ABSTRACT

Qaidu (1236-1301), one of the great Mongol Khans, is better known as a rebel than as a state builder. Grandson of Chinggis Khan's designated heir, Ogodei (r. 1229-41), Qaidu became an active player in the Mongol arena only after the house of Ogodei lost its supremacy to the Toluids, descendants of Chinggis's younger son. The coup of the Toluids culminated in 1251 with the ascension of Tolui's son, Mongke, to the post of the Qa'an, the Great Khan of the Mongol empire. 1 It was accompanied by purges of many of the Ogodeids, who had to give up most of their army and territories. Against this background Qaidu strove to revive the Ogodeid cause.
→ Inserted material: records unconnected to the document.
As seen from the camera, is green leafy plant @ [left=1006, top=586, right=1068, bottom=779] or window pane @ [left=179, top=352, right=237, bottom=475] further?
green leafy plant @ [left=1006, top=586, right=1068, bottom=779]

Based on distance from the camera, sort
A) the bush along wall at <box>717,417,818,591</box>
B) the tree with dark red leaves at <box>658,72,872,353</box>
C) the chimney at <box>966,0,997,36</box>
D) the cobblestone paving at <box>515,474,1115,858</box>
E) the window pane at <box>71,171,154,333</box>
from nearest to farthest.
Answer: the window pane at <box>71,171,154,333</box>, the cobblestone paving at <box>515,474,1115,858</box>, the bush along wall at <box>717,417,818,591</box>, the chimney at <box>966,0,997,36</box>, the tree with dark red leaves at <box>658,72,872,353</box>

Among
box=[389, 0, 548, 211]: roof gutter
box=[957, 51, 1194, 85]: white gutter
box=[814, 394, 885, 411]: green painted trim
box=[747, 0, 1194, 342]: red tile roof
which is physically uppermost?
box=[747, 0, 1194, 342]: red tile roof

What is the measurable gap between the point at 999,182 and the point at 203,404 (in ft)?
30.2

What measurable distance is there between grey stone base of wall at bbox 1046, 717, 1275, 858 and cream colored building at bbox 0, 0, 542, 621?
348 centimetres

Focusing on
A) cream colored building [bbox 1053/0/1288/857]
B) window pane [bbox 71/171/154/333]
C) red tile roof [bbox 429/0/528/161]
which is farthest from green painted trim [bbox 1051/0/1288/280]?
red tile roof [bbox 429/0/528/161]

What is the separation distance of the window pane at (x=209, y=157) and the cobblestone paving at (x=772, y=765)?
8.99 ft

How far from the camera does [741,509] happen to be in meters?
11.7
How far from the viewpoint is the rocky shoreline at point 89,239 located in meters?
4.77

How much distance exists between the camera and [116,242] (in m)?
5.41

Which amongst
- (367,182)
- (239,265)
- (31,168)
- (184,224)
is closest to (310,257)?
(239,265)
By virtue of his political and military skills, from the 1270s onward Qaidu succeeded in establishing a kingdom of the house of Ogodei in Central Asia and in becoming a formidable adversary to the Great Khan Qubilai, Mongke's brother and successor (1260-94) and his successor, Temiir Oljeitu (1294-1307). Qaidu's activities undermined the Qa'an's authority, shifted the balance of power in the Mongol empire and accelerated its dismemberment. Though the house of Ogodei departed from the stage of history after Qaidu's death, the Mongol state that he established in Central Asia, a state independent of the Qa'an's authority, survived him under the rule of the Chaghadaids, his erstwhile rivals, allies, and successors.